Whether it’s my experience with Canon and Nikon cameras, or any other Insider vs. Outsider scenario, the HERO Skills: Humility, Empathy, Reflection, and Open-mindedness, can be helpful for overcoming insider bias.

 

  • Humility allows us to acknowledge our and our in-group’s limitations and biases. It can help us recognize and consider that our tribe might not always have the best answer or preference, and to, at least, listen to “outsider” points of view.

 

  • Empathy helps us understand and appreciate the perspectives and tastes of others, allowing us to see the value in others' preferences and perspectives, understanding that different doesn't mean inferior.

 

  • Reflection encourages us to mindfully consider why we feel a strong loyalty to certain groups or brands, considering whether this loyalty is based on habit and emotion or on evidence and critical thought. Thoughtful reflection can help us to think about why we have these biases and how they affect our decisions.

 

  • Open-mindedness is the willingness to explore new ideas, places, and people outside our familiar "in-group." It opens the door to new experiences, be it trying out a Nikon or Sony camera, exploring unknown places, or finding new friends. It fosters growth and learning.

 

Employing these skills can guide us to recognize and mitigate our insider bias, enriching our lives with diverse experiences and viewpoints.

 

The 19th Hole

Reflecting on the day at the golf course, camera in hand, watching Zach swing with the grace and determination that spoke of countless days on the course, I realized that my preference for Canon over Nikon was more than just about the quality of photos.

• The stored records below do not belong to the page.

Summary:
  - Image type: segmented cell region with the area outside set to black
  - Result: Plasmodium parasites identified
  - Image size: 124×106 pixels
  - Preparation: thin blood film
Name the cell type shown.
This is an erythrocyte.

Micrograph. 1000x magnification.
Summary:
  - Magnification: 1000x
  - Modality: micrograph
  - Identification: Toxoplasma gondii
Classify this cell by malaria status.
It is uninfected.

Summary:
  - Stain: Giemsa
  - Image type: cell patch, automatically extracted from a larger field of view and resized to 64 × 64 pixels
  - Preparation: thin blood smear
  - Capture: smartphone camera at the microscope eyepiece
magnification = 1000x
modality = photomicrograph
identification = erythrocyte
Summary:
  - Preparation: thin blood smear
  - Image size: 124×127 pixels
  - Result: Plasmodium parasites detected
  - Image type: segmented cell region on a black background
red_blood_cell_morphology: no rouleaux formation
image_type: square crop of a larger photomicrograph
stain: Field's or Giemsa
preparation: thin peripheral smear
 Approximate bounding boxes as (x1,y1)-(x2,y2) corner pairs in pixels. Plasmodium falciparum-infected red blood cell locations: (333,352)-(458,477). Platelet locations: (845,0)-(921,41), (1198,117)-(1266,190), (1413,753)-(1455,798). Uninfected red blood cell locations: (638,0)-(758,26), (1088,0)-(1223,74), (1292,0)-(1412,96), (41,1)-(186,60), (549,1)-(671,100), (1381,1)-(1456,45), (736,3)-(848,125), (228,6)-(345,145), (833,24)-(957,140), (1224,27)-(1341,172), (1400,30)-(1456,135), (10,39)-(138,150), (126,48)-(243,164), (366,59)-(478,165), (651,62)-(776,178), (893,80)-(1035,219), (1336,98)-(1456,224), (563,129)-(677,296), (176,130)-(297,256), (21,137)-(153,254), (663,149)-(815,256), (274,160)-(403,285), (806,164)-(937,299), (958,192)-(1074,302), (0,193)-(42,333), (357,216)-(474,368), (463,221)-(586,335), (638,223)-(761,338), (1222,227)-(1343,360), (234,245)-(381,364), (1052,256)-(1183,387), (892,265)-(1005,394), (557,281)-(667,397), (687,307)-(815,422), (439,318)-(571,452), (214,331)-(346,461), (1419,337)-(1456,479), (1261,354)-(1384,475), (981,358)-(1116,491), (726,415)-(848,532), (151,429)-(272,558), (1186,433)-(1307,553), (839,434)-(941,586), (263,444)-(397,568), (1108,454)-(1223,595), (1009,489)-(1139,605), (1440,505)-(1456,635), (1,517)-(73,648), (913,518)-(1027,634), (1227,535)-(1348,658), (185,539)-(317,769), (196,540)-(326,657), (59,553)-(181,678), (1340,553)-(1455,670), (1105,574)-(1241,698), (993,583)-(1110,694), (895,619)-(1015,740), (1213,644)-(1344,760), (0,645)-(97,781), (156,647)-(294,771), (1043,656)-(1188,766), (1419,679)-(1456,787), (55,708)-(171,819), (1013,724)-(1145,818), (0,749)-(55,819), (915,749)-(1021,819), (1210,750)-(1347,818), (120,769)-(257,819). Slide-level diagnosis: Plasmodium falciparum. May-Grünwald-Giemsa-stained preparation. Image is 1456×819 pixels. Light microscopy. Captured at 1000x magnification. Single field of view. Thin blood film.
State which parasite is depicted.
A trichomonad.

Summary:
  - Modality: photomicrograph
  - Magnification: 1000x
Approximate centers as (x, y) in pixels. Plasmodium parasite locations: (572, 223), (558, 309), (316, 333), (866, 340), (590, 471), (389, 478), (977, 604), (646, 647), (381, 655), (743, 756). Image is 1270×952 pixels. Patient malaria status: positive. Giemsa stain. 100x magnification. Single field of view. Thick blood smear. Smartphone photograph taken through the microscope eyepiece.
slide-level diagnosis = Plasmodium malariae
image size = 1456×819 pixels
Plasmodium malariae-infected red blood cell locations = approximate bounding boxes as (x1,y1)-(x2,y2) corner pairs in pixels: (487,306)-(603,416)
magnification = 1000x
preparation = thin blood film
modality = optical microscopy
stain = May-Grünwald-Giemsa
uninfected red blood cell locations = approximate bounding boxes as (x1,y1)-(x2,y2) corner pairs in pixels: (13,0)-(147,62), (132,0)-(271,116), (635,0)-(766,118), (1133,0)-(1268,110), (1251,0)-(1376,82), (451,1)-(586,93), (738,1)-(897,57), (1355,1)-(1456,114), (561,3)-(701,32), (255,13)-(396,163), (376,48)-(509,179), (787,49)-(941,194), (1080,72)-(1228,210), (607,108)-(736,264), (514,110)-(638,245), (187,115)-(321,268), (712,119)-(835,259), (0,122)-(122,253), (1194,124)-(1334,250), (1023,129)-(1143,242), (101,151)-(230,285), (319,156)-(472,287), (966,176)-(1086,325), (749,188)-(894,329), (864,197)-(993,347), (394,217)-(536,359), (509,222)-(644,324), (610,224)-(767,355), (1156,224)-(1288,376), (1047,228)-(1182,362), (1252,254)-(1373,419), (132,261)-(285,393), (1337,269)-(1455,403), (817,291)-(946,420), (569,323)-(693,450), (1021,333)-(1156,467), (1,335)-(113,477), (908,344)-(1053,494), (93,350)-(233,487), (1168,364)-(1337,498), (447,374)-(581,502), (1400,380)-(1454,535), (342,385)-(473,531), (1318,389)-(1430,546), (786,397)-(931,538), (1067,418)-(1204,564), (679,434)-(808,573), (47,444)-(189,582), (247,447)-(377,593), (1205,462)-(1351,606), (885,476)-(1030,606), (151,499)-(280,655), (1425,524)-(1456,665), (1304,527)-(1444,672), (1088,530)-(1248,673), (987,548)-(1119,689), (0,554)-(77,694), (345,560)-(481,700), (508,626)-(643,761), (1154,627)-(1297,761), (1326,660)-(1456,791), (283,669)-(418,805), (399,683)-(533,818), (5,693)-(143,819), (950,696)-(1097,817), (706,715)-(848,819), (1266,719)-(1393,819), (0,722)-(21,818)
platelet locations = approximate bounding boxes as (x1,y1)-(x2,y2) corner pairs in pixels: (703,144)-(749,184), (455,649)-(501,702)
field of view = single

It was a symbol of my insider bias, a lens through which I viewed not just my photography but also the world around me. This bias, while offering comfort and a sense of belonging, also posed a subtle challenge: it limited my perspective, narrowing my field of view to the familiar, to what I already knew and loved.

 

As we journeyed through the nuances of insider bias, from its psychological roots to its behavioral and neurological implications, we uncovered the subtle but sometimes profound influence of this bias in our lives. It affects not just the brands we champion or the teams we support, but also the openness with which we approach new ideas, people, and experiences. The recognition of this bias within ourselves is not an admonishment but an invitation—an invitation to explore, to grow, and to embrace the richness of diversity that surrounds us.

 

Employing the HERO Skills in our daily lives offers a pathway toward overcoming the limitations imposed by insider bias. Humility asks us to recognize our biases and consider perspectives other than our own. Empathy encourages us to feel the value in those perspectives, to understand that different does not mean less. Reflection prompts us to question the origins of our loyalties and whether they serve us or hold us back. And Open-mindedness, perhaps the most challenging yet rewarding of all, urges us to step into the unknown, to embrace new experiences with a sense of adventure and curiosity.

 

As we conclude this exploration of insider bias, let us carry forward the lesson that while our biases can shape our view of the world, they do not have to define it. Let us remember that every step outside our comfort zone is a step toward a broader, more inclusive perspective. Let this journey be a reminder that, like my son’s golf bag is filled with many different types of clubs, the world we experience has even more “clubs,” each with a slightly different purpose than the other.

 

So, let us challenge ourselves this next week, this next month, to embark on a journey of intentional exploration and self-discovery. Choose one aspect of your life where you've noticed insider bias might be at play. It could be the media you consume, the social circles you engage with, the brands you buy, or even the ideas and beliefs you hold dear. Employ the HERO Skills to address the bias. This challenge is more than just an exercise. It's a commitment to learning and growth and to expanding our horizons. It’s about recognizing the inherent safety we find in familiar people, groups, and beliefs and discovering the richness that lies outside our comfort zones. Think of it as breaking down the walls that insider bias can build around us, recognizing that walls can provide comfort but they can also imprison.